Favorite video game of the year:I'm not even sure this deserves its own category, but this was the year that John and I discovered Minecraft, a deceptively simple-looking game that turned out to be one of the most fun video games I've ever played. Ostensibly plotless, Minecraft sets you down in the middle of a cartoonish but fully-interactive world and dares you to survive. During the day, blocky clouds drift past, trees can be chopped down to make shovels, pickaxes, hoes, and various other basic tools, and you can even start a little farm for crops and livestock. When the sun goes down, though, the monsters come out. Zombies, giant spiders, skeletons, and terrifying Enderman and Creepers lurk in the darkness and you'll need a sword, armor, a bow and arrow, dynamite, and plenty of torchlight to keep them at bay.And here's the beauty of Minecraft: despite it's blocky and primitive appearance, you can interact with every single object in it. Every piece of ground can be delved into, every pool of standing water can be scooped up in a bucket, every animal can be tamed, bred, befriended, ridden, or hunted, and you can build, as if you had the world's largest box of Legos, anything you want. Want to make an entire castle out of transparent glass? Done. Want to Can do.
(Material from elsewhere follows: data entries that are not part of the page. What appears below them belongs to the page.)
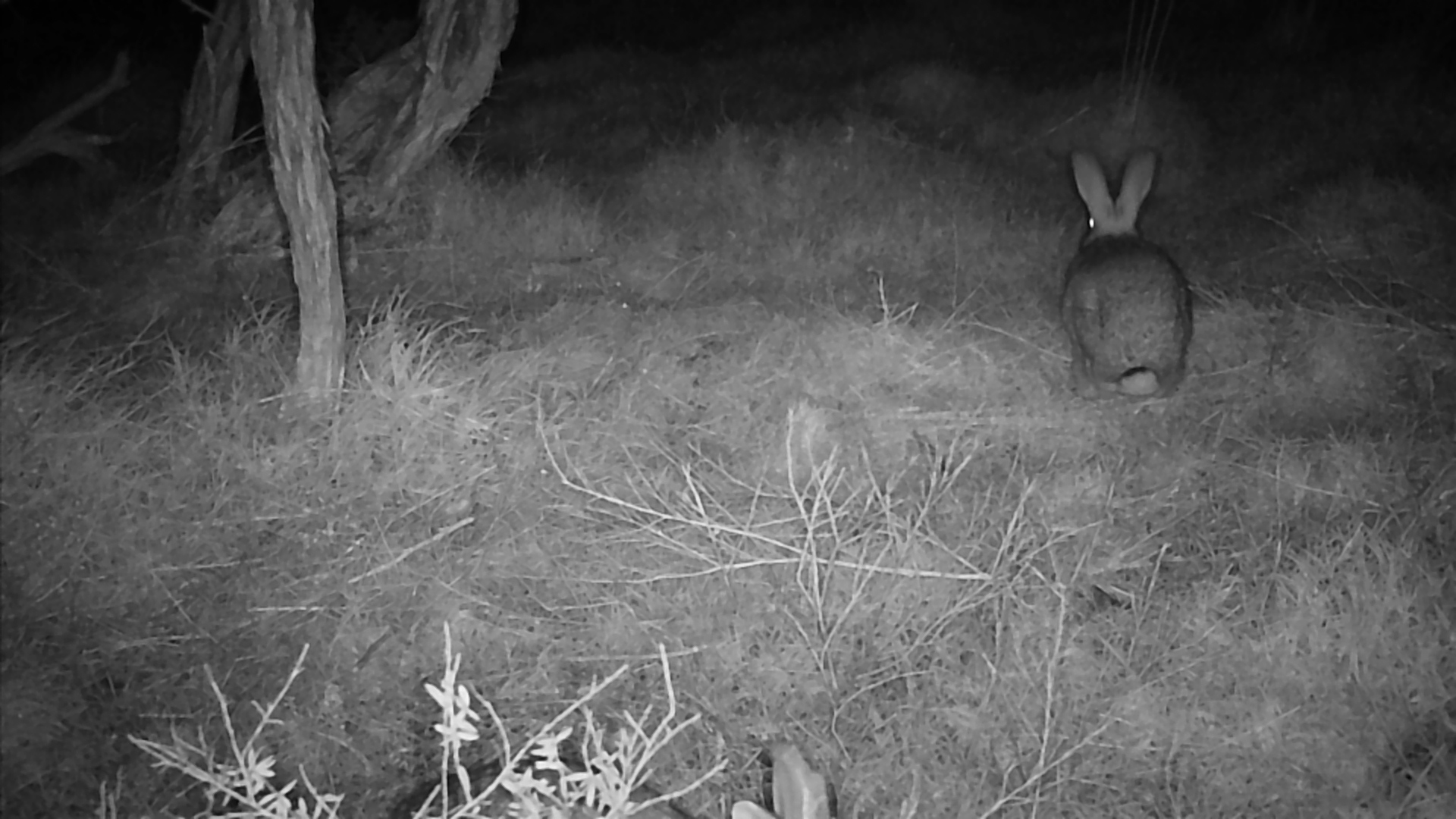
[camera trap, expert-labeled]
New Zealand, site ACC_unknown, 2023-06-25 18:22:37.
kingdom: Animalia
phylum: Chordata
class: Mammalia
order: Lagomorpha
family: Leporidae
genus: Oryctolagus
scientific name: Oryctolagus cuniculus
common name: european rabbit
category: rabbit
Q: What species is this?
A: Rabbit (european rabbit) (Oryctolagus cuniculus).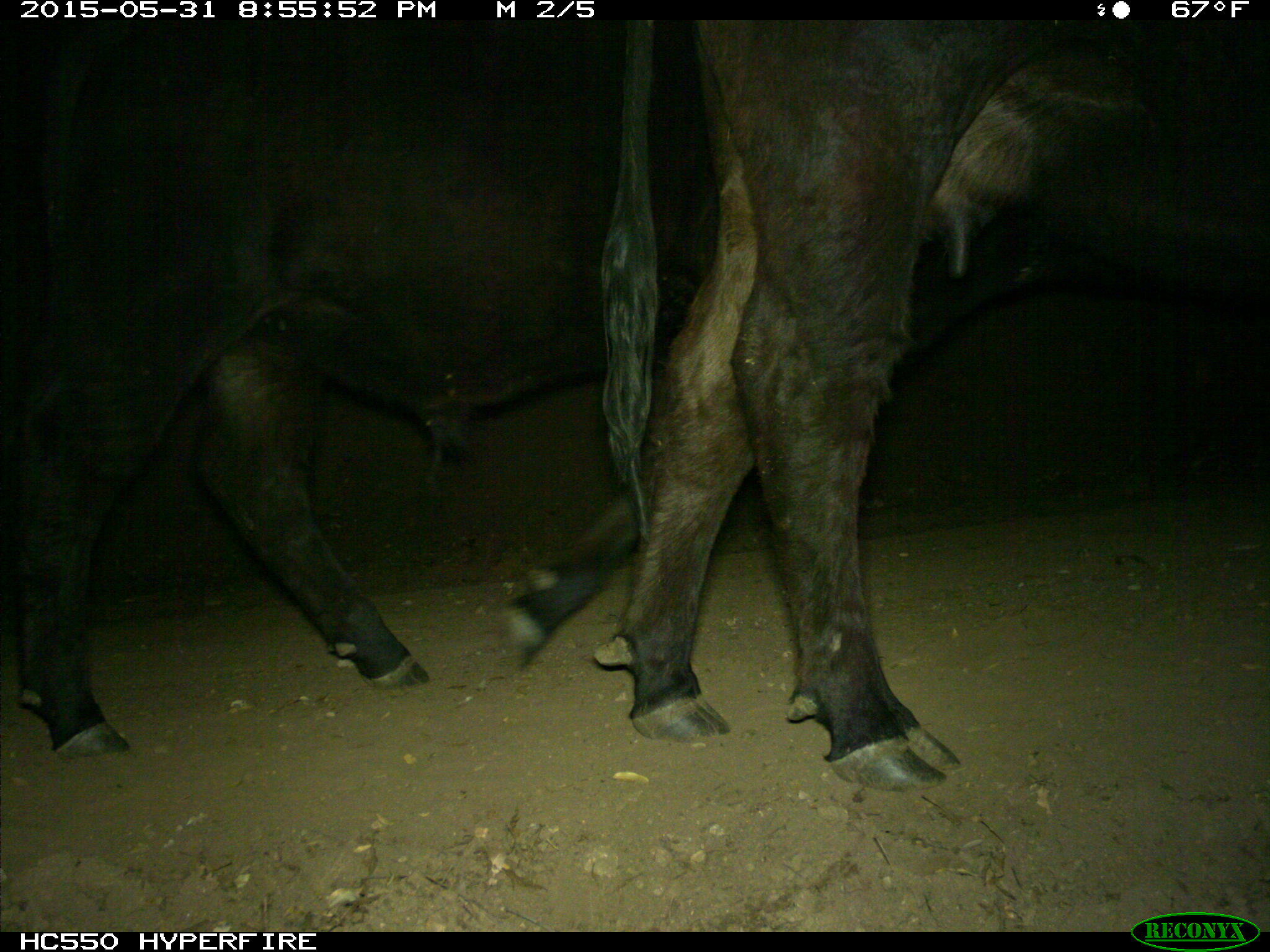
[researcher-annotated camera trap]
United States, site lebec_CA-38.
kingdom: Animalia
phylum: Chordata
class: Mammalia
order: Artiodactyla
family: Bovidae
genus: Bos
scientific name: Bos taurus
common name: domestic cow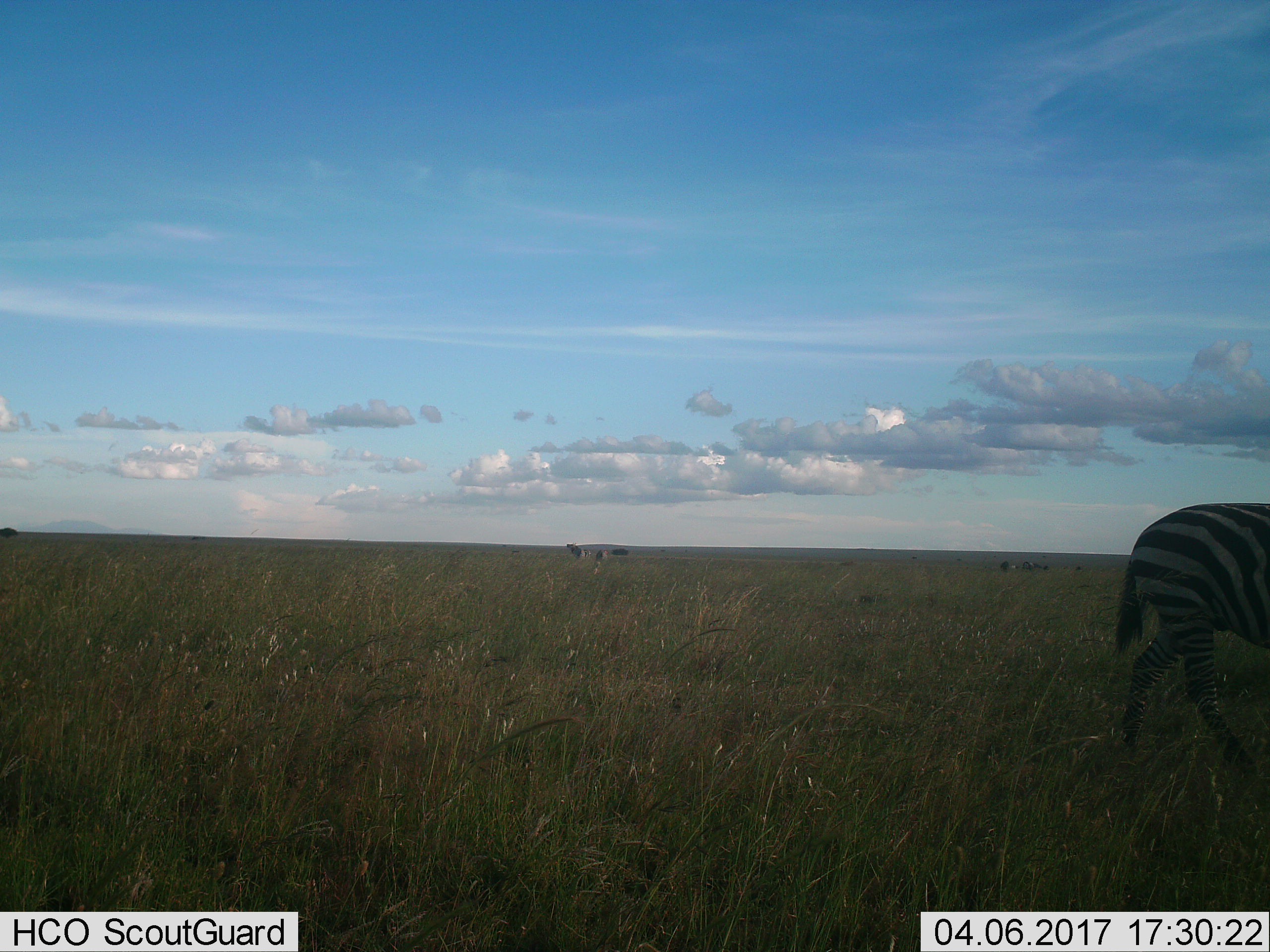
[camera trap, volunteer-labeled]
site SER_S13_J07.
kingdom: Animalia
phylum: Chordata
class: Mammalia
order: Perissodactyla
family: Equidae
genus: Equus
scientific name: Equus quagga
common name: plains zebra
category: zebraplains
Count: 5.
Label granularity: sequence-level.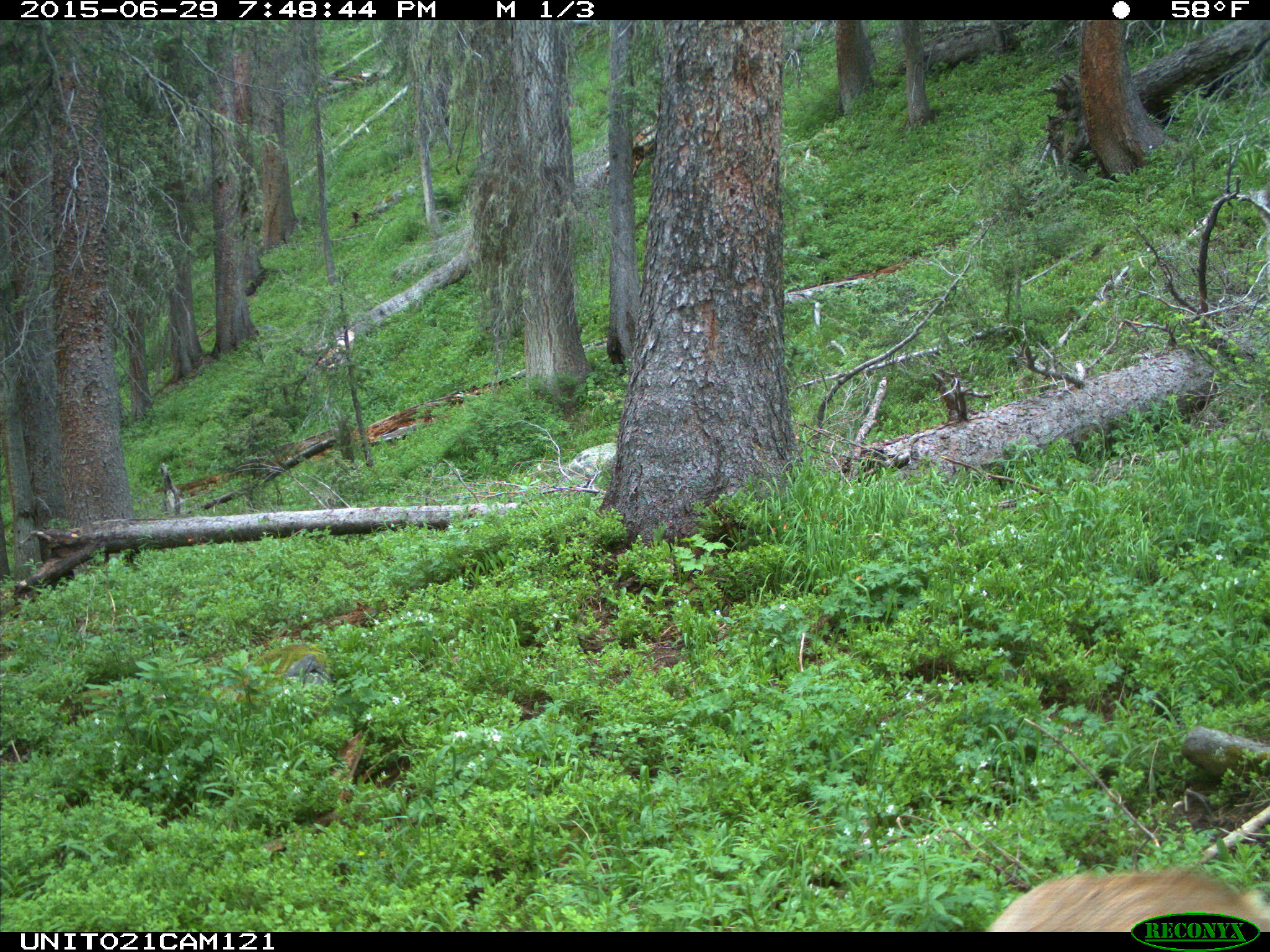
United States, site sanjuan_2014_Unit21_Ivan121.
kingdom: Animalia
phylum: Chordata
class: Mammalia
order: Artiodactyla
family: Cervidae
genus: Odocoileus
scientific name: Odocoileus hemionus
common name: mule deer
Odocoileus hemionus (mule deer).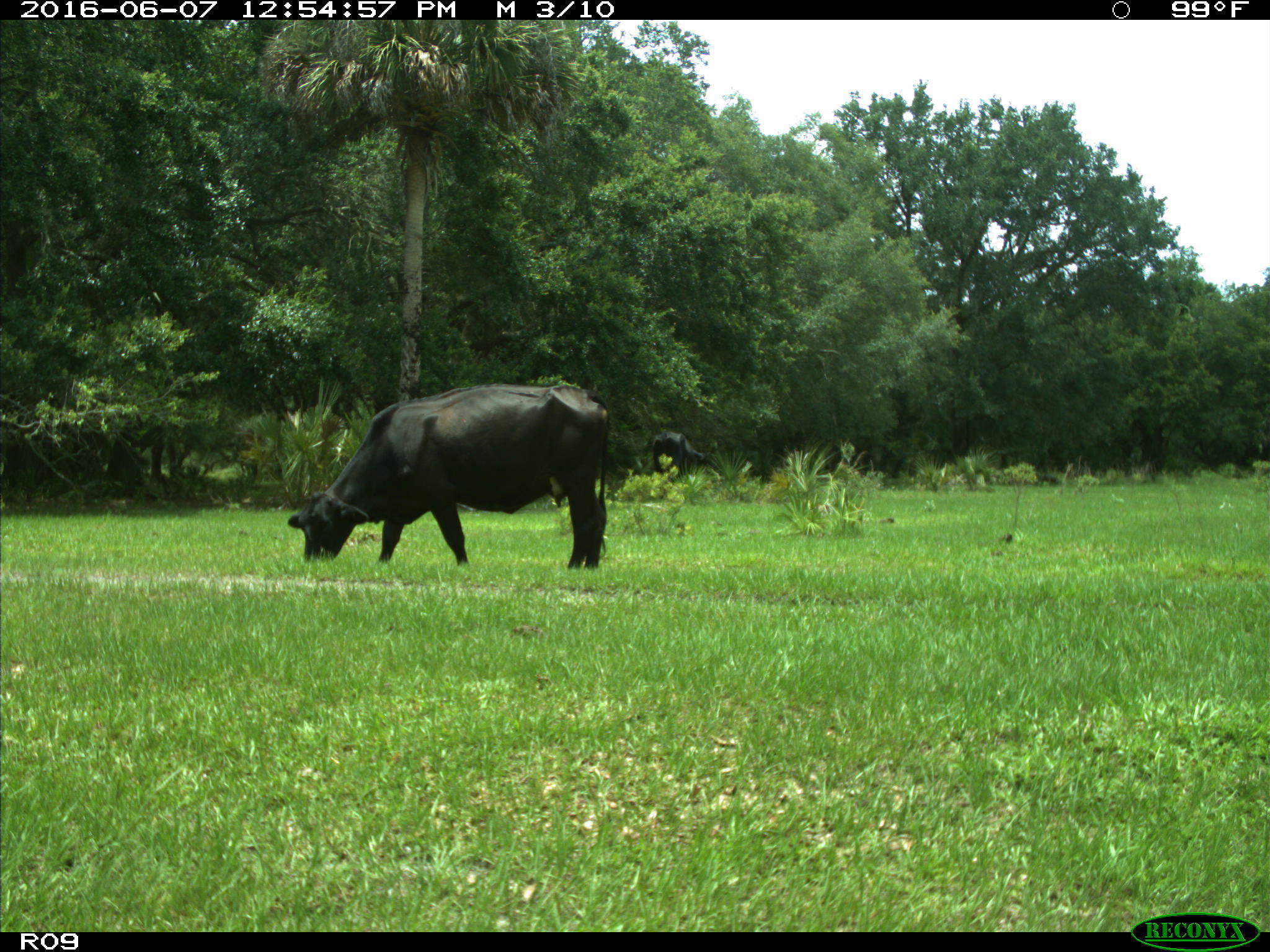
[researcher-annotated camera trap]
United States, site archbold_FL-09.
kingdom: Animalia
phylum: Chordata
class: Mammalia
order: Artiodactyla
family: Bovidae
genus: Bos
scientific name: Bos taurus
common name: domestic cow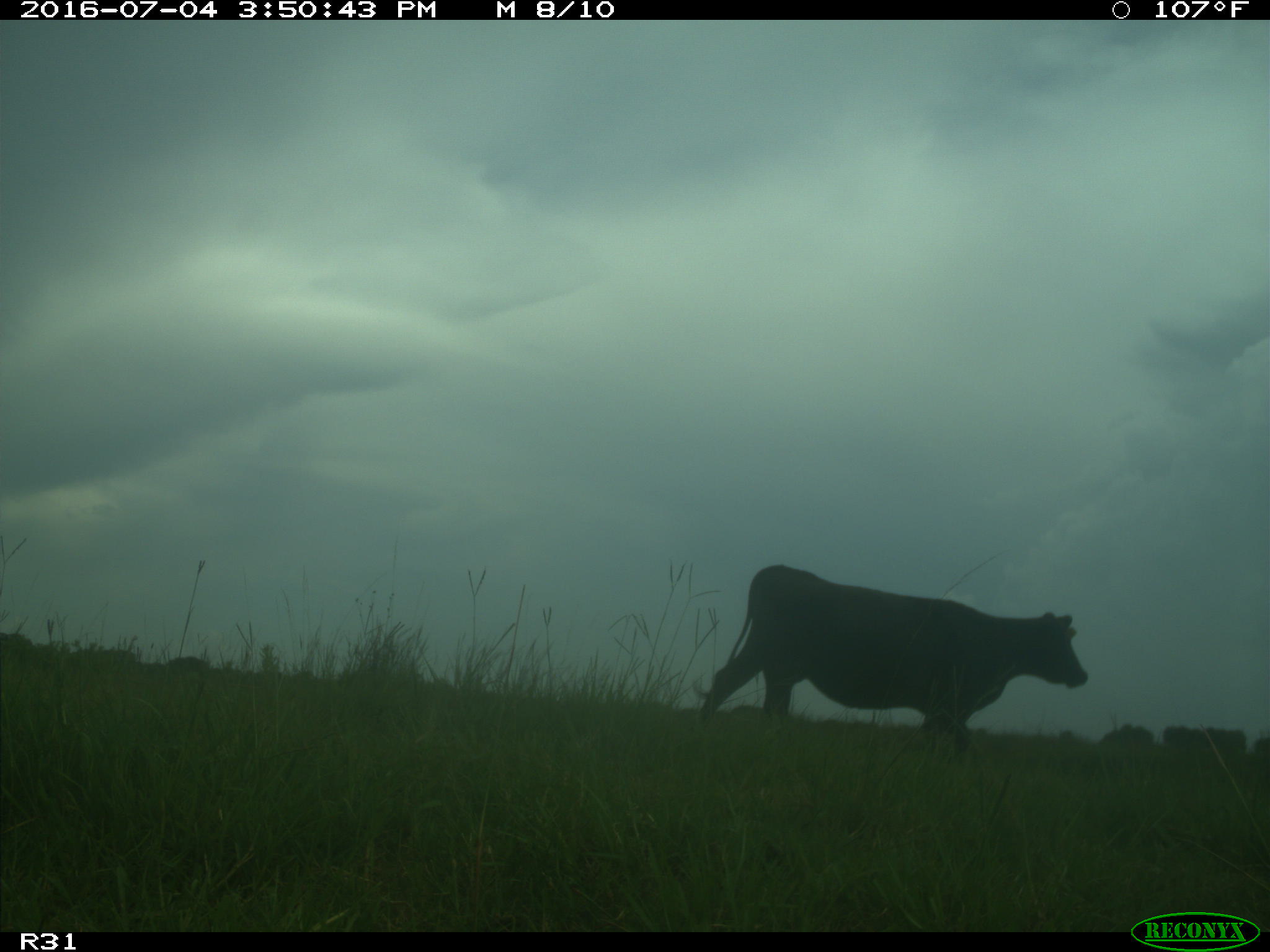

Currently the world that John and I have built (because the game is much more fun in multi-player mode) contains a town of interconnected towers, a massive farm, a seaside-town, a skyscraper, a pirate ship, a minecart roller-coaster, a floating pyramid, several castles, and of course miles and miles of underground mineshafts and paths that we've cut into, around, and through the massive, endless wilderness of Minecraft. Fun for all ages, especially 35.